**Passage for review**.
※
Oculoplastic surgery refers to a wide variety of surgical procedures that treat the eyelids, tear ducts and the face. An oculoplastic surgeon performs reconstructive surgery as well. Specialists can perform procedures to restore obstructed vision, improve appearance or both. Because an oculoplastic surgeon has advanced surgical training in ophthalmology and the aesthetic training of a plastic surgeon, the results can be improved eyesight and a rejuvenated appearance.
Two Conditions that Require Oculoplastics
Some conditions, like droopy eyelids, can gradually interfere with your eyesight. Not only do droopy eyelids make you look sad or tired, but they can actually limit your visual field. There are two eye conditions that can cause your eyelids to droop and reduce your vision: dermatochalasis and ptosis.
Dermatochalasis is an eye condition characterized by excessive skin on the eyelid. It is usually associated with older age when skin loses elasticity, but younger individuals can be affected by dermatochalasis as well. A mild to moderate case of dermatochalasis can make you just look tired or sad, but an advanced case can actually impair your vision, especially peripheral vision. Dermatochalasis is very noticeable because of the folded, baggy skin on the eyelids that make your eyes appear puffy or swollen.
※
**Supplied records**.
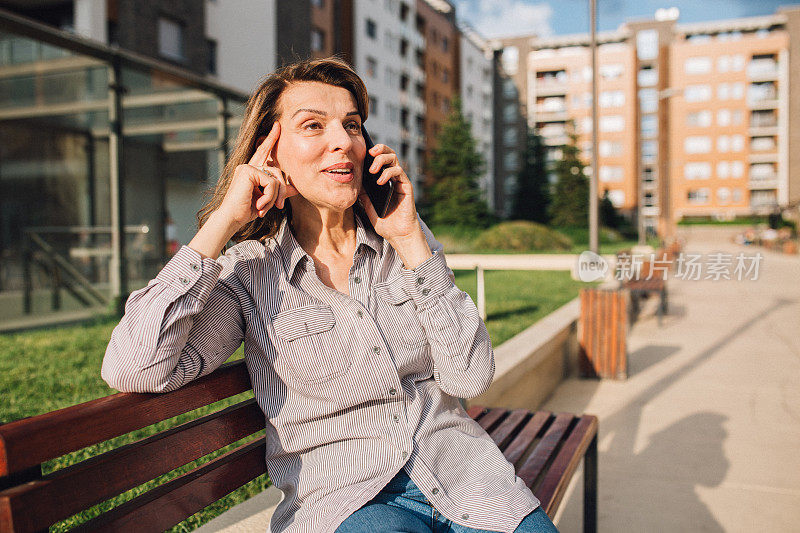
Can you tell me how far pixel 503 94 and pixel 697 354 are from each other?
70594 millimetres

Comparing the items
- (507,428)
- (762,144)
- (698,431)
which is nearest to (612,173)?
(762,144)

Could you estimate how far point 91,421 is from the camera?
4.73 feet

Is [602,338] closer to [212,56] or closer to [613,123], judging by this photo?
[212,56]

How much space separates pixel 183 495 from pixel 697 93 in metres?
79.3

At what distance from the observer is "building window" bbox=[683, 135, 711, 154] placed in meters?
71.1

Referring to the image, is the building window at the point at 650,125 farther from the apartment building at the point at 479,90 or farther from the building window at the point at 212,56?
the building window at the point at 212,56

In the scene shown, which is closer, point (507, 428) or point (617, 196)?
point (507, 428)

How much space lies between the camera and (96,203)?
→ 11164mm

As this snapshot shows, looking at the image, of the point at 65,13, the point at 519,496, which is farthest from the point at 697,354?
the point at 65,13

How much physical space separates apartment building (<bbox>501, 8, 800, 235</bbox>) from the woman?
70045 mm

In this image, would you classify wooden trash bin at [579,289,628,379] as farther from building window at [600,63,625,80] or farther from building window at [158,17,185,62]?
building window at [600,63,625,80]

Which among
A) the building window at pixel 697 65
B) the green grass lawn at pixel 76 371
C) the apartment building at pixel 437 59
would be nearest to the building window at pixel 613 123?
the building window at pixel 697 65

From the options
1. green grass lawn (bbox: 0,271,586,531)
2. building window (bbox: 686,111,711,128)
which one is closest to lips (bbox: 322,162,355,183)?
green grass lawn (bbox: 0,271,586,531)

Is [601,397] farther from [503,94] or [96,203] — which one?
[503,94]
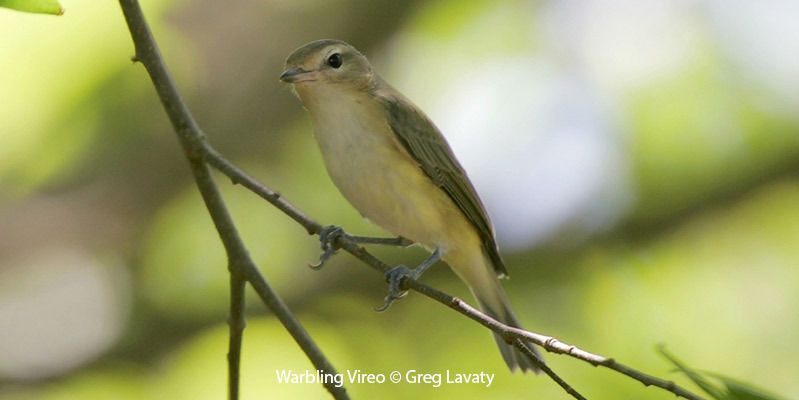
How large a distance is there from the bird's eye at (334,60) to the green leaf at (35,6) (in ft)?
6.00

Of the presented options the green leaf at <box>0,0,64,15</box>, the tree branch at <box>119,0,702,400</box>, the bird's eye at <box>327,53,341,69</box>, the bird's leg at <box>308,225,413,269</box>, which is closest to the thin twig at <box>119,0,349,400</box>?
the tree branch at <box>119,0,702,400</box>

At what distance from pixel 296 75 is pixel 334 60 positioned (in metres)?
0.27

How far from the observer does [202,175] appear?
3.23 meters

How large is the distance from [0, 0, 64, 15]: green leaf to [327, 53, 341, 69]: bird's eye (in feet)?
6.00

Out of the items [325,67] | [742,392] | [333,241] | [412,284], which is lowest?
[742,392]

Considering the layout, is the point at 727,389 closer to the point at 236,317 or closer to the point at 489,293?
the point at 236,317

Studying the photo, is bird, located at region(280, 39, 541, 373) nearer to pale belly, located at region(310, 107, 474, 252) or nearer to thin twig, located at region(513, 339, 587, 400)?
pale belly, located at region(310, 107, 474, 252)

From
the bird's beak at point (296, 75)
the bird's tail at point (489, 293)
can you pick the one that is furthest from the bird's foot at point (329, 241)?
the bird's tail at point (489, 293)

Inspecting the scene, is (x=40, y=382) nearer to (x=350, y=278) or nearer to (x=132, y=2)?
(x=350, y=278)

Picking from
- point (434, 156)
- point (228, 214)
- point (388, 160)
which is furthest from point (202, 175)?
point (434, 156)

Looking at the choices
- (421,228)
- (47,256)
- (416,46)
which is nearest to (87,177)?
(47,256)

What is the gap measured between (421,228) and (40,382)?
2896 millimetres

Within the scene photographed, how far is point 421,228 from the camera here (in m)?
4.55

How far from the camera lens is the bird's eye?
4527 millimetres
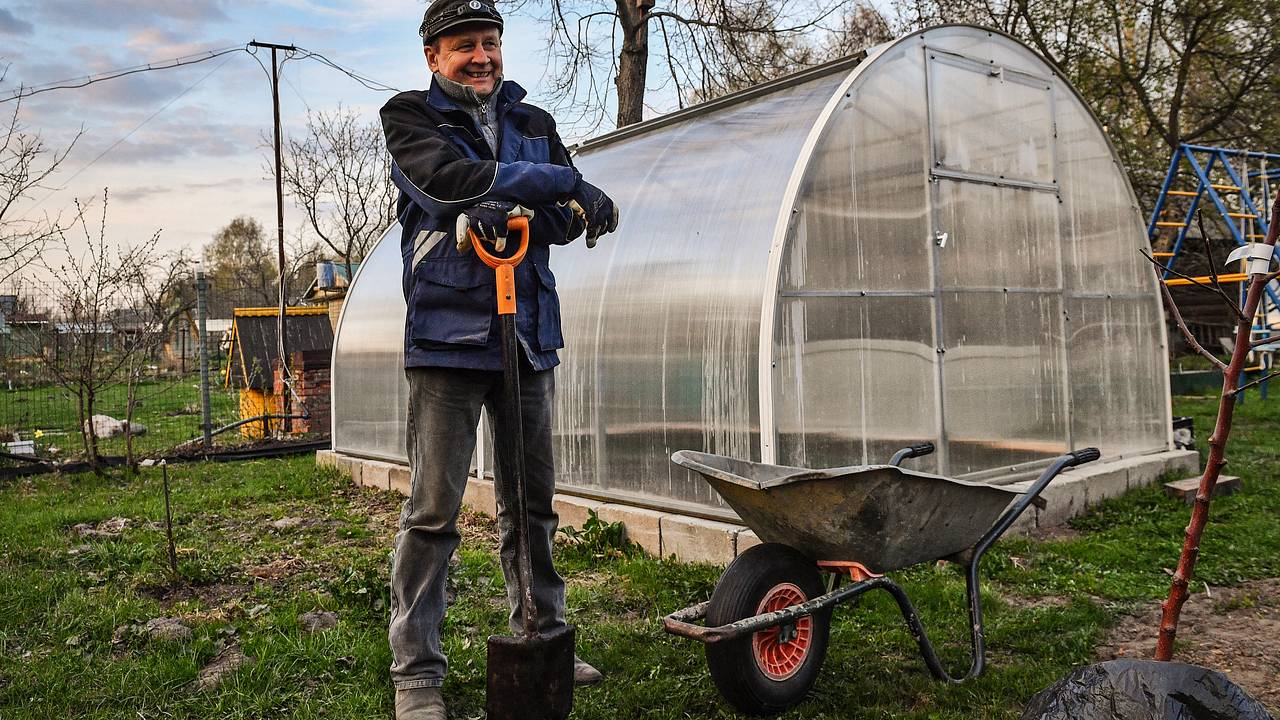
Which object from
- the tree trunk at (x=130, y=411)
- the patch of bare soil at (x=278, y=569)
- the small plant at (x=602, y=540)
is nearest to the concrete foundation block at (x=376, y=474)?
the tree trunk at (x=130, y=411)

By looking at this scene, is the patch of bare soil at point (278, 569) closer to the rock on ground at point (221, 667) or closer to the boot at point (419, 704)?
the rock on ground at point (221, 667)

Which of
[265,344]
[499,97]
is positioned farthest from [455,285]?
[265,344]

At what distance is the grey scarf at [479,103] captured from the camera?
3078 mm

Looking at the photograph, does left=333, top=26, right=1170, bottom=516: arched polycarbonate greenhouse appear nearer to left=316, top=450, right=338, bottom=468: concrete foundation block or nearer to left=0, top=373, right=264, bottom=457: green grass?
left=316, top=450, right=338, bottom=468: concrete foundation block

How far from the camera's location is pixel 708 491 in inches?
204

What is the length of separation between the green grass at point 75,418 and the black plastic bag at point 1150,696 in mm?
10000

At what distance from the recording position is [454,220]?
2973mm

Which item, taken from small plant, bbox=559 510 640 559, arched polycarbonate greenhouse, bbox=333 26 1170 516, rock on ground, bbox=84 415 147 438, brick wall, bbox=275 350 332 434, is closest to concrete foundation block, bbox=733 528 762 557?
arched polycarbonate greenhouse, bbox=333 26 1170 516

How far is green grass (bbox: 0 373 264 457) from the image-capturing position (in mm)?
11188

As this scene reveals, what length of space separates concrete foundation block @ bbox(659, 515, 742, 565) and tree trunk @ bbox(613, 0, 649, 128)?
8.90 meters

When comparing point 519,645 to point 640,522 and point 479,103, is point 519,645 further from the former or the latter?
point 640,522

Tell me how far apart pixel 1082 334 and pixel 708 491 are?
3340mm

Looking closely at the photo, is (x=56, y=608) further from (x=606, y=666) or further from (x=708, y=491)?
(x=708, y=491)

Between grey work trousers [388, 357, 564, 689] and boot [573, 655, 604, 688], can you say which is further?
boot [573, 655, 604, 688]
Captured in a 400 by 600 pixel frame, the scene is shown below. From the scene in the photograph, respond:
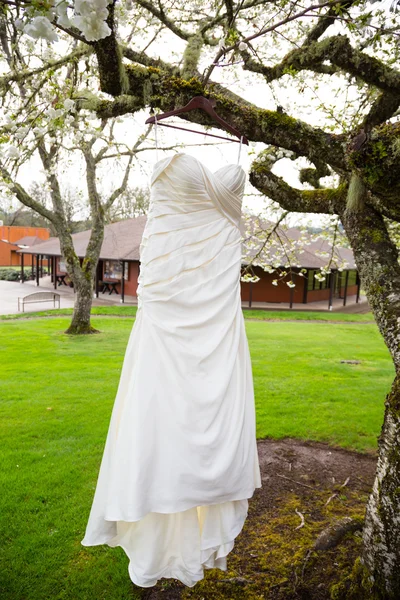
※
**What this task involves**.
Answer these questions from the passage on oculoplastic surgery.
1. What two kinds of training does an oculoplastic surgeon have?
2. Which two eye conditions can make the eyelids droop and reduce vision?
3. What kind of vision can an advanced case of dermatochalasis especially impair?
The entries stand on their own and are not connected to the passage on oculoplastic surgery.

**Result**.
1. Advanced surgical training in ophthalmology and the aesthetic training of a plastic surgeon.
2. Dermatochalasis and ptosis.
3. Peripheral vision.